In our experience, it is sometimes more difficult to administer the entire NIH Toolbox CFB to children under age 7 years than to school age children. Younger children may require more time to become familiar with the task instructions and may fatigue more easily, despite the relatively short time required to administer the CFB. Examination of potential “short form” scores for children ages 3 to 6 years was promising. The use of three scores from two CFB tests to create the Short Toolbox Fluid Cognitive score produced results that were very similar to the Toolbox Fluid Composite score (which includes six scores from five tests).

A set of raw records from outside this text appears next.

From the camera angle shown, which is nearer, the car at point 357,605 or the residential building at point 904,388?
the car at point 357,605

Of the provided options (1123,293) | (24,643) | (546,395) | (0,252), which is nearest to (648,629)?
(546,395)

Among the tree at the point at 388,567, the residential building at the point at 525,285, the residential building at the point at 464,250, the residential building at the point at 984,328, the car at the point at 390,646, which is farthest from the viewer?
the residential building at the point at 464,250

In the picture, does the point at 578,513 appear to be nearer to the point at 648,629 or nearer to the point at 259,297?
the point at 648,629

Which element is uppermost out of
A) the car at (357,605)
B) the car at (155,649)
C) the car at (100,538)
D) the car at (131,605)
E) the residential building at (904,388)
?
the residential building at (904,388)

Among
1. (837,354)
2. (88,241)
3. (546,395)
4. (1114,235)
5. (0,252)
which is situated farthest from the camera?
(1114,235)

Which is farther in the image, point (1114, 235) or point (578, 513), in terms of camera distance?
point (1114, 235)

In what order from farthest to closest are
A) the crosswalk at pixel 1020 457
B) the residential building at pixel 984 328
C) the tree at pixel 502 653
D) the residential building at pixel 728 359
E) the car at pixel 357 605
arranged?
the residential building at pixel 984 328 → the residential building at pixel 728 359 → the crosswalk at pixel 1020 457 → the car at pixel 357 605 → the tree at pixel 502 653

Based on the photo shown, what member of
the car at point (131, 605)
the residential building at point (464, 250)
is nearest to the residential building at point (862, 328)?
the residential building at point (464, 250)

However, reliability of the Vocabulary measure (as a single measure of crystallized ability) was much lower than expected in the youngest children. Conceivably this will improve when the test goes to national norming in late 2011. The computer response format used with the validation sample was a touch screen and it was noted that some of the youngest children had difficulty with the touch screen. In the norming version the touch screen has been replaced with two button keys (arrow keys) which will likely reduce unintended response errors. The national norming study will involve a larger, more representative sample of both children and adults, and is expected to provide further confirmation of the reliability and validity of the Crystallized, Fluid and Total Composite scores introduced here.